**SOAL LATIHAN 1**
Berdasarkan kutipan tentang Caracalla dan Geta di bawah, tentukan apakah setiap pernyataan berikut sesuai dengan kutipan: (a) Julia Domna mengadakan pertemuan rekonsiliasi di apartemen pribadinya pada 26 Desember 211. (b) Caracalla menikam Geta dengan tangannya sendiri. (c) Penjarahan di Roma berlangsung kurang dari satu minggu. Jawab ya atau tidak untuk masing-masing, lalu kutip kata-kata penentunya dari kutipan tanpa diubah.

**KUTIPAN TEKS**

----------------

Pemerintahan bersama itu hanya bertahan lama karena mediasi ibu mereka. Selama bertahun-tahun, Julia Domna berhasil membuktikan dirinya sebagai operator yang cerdik sekaligus penasihat pemerintahan. Memiliki sifat yang ambisius, dia memainkan peran publik yang menonjol, menerima gelar kehormatan, dan membantu mengelola kekaisaran dari belakang layar.
Upaya Pembunuhan Geta
Ketidaksabaran Caracalla mencapai puncaknya, dan dia memutuskan untuk membunuh Geta. Pada 26 Desember 211, Julia Domna mengadakan sebuah pertemuan di apartemen pribadinya untuk tujuan rekonsiliasi.
Caracalla berpura-pura menyetujui perundingan damai itu dan memancing Geta untuk datang tanpa pengawalnya. Begitu Geta datang, Caracalla memerintahkan salah satu Centurion-nya untuk menikam Geta. Terluka dan berdarah, Geta berlari ke ibunya dan memeluknya erat-erat, lalu meregang nyawa.
Pembunuhan ini ditunjukkan dalam Gladiator 2, namun tidak sedramatis kisah aslinya. Caracalla tidak membunuh Geta dalam pertemuan rekonsiliasi yang diatur oleh ibu mereka. Julia Domna bahkan tidak mendapat tempat di film ini.
Setelah upaya pembunuhan itu, Caracalla menerapkan damnatio memoriae, yaitu kebijakan mengutuk kenangan akan Geta. Dia memerintahkan penghapusan gambar Geta dari semua lukisan, peleburan koin-koin, penghancuran patung-patung, dan penghilangan namanya dari catatan papirus. Menyebut atau menulis nama Geta bahkan menjadi sebuah pelanggaran.
Pembunuhan tersebut menimbulkan pembantaian besar-besaran terhadap para pendukung dan simpatisan Geta, dan para prajurit dibiarkan membuat kekacauan terhadap penduduk Roma. Penjarahan dan pertumpahan darah berlangsung setidaknya selama dua minggu, menewaskan 20.000 orang.

----------------

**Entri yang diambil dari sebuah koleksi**
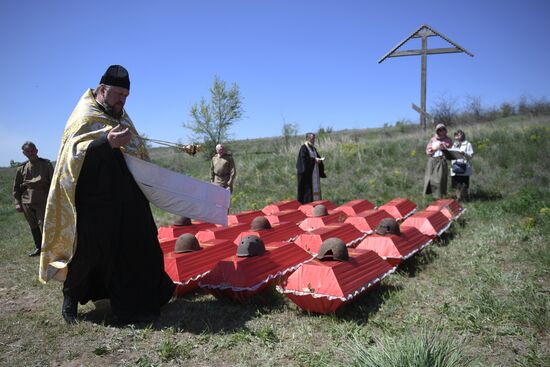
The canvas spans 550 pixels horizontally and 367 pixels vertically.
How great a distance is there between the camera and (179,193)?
4.64 m

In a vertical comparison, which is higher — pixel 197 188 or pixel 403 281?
pixel 197 188

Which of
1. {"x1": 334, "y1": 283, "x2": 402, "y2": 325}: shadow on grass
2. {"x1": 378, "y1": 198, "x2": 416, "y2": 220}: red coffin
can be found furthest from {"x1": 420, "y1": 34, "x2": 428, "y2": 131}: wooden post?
{"x1": 334, "y1": 283, "x2": 402, "y2": 325}: shadow on grass

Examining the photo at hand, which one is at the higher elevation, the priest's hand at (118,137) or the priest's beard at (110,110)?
the priest's beard at (110,110)

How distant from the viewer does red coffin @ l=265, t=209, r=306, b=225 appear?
7.71 m

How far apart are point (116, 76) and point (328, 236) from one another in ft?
11.2

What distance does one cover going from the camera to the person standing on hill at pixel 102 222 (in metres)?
4.26

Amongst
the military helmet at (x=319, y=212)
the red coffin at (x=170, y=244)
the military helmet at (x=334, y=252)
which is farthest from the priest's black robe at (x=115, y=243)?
the military helmet at (x=319, y=212)

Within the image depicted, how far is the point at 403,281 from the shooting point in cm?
529

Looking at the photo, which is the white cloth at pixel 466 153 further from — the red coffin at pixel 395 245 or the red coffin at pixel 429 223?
the red coffin at pixel 395 245

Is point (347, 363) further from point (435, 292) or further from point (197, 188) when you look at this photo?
point (197, 188)

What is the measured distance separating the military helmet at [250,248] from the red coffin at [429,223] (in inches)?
99.2

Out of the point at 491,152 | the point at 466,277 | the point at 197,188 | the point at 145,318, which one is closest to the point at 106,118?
the point at 197,188

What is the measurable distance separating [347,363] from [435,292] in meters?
2.18

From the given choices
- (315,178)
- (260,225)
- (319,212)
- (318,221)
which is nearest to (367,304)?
(260,225)
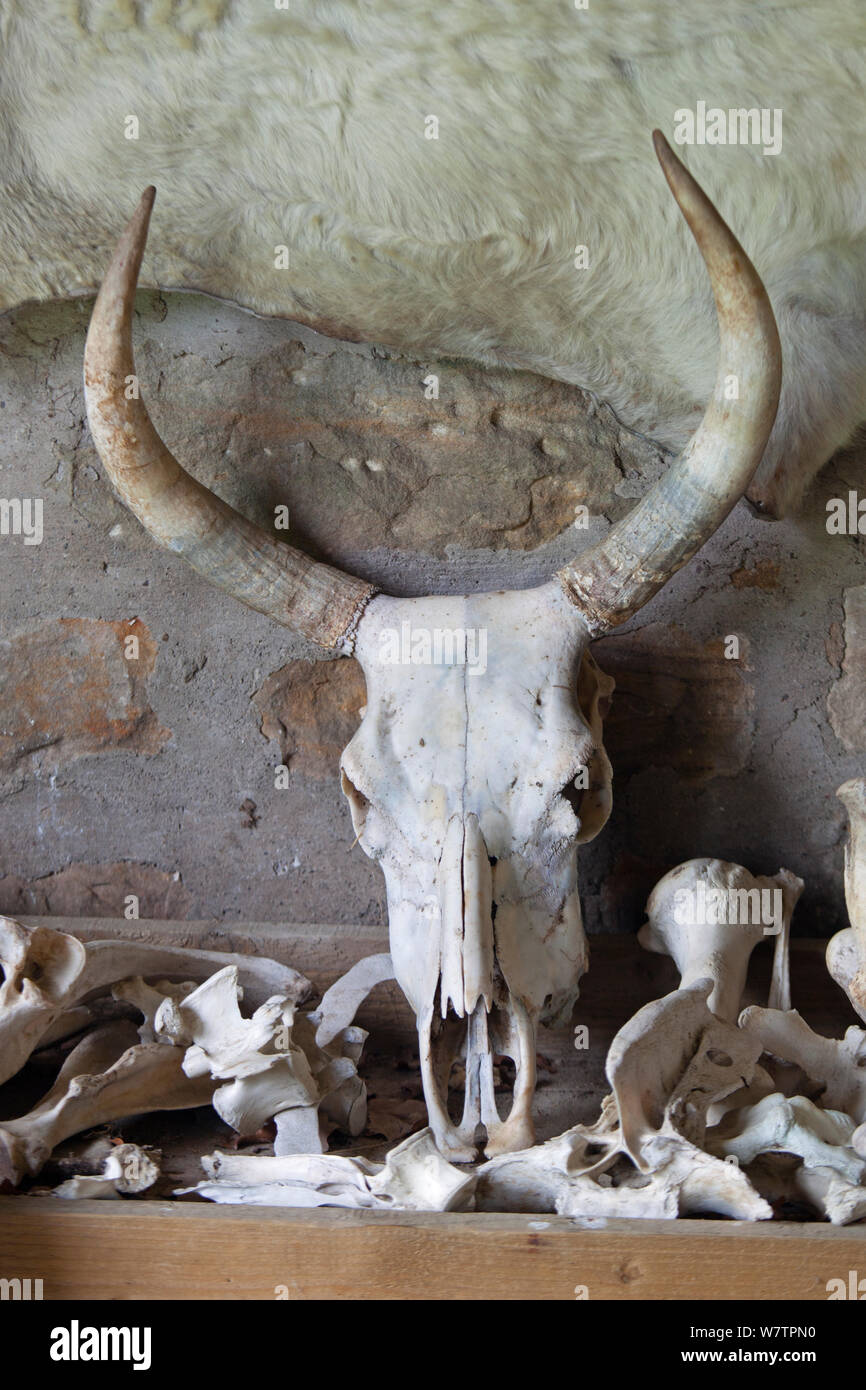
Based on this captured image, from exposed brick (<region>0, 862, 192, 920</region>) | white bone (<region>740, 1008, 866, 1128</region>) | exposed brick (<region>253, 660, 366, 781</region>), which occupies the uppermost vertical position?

----------------

**SOAL LATIHAN 2**
Konversikan bagian daftar data di atas, mulai dari baris yang memuat "From the given choices" sampai akhir daftar data, menjadi daftar JSON berisi string dengan satu string untuk setiap baris dan tanpa baris kosong. Gambar tidak perlu dimasukkan ke dalam jawaban.

**JAWABAN SOAL 1**
(a) Ya: "Pada 26 Desember 211, Julia Domna mengadakan sebuah pertemuan di apartemen pribadinya untuk tujuan rekonsiliasi."
(b) Tidak: "Caracalla memerintahkan salah satu Centurion-nya untuk menikam Geta."
(c) Tidak: "Penjarahan dan pertumpahan darah berlangsung setidaknya selama dua minggu"

**JAWABAN SOAL 2**
[
  "From the given choices",
  "- (315,178)",
  "- (260,225)",
  "- (319,212)",
  "- (318,221)",
  "which is nearest to (367,304)?",
  "(260,225)",
  "Based on this captured image, from exposed brick (<region>0, 862, 192, 920</region>) | white bone (<region>740, 1008, 866, 1128</region>) | exposed brick (<region>253, 660, 366, 781</region>), which occupies the uppermost vertical position?"
]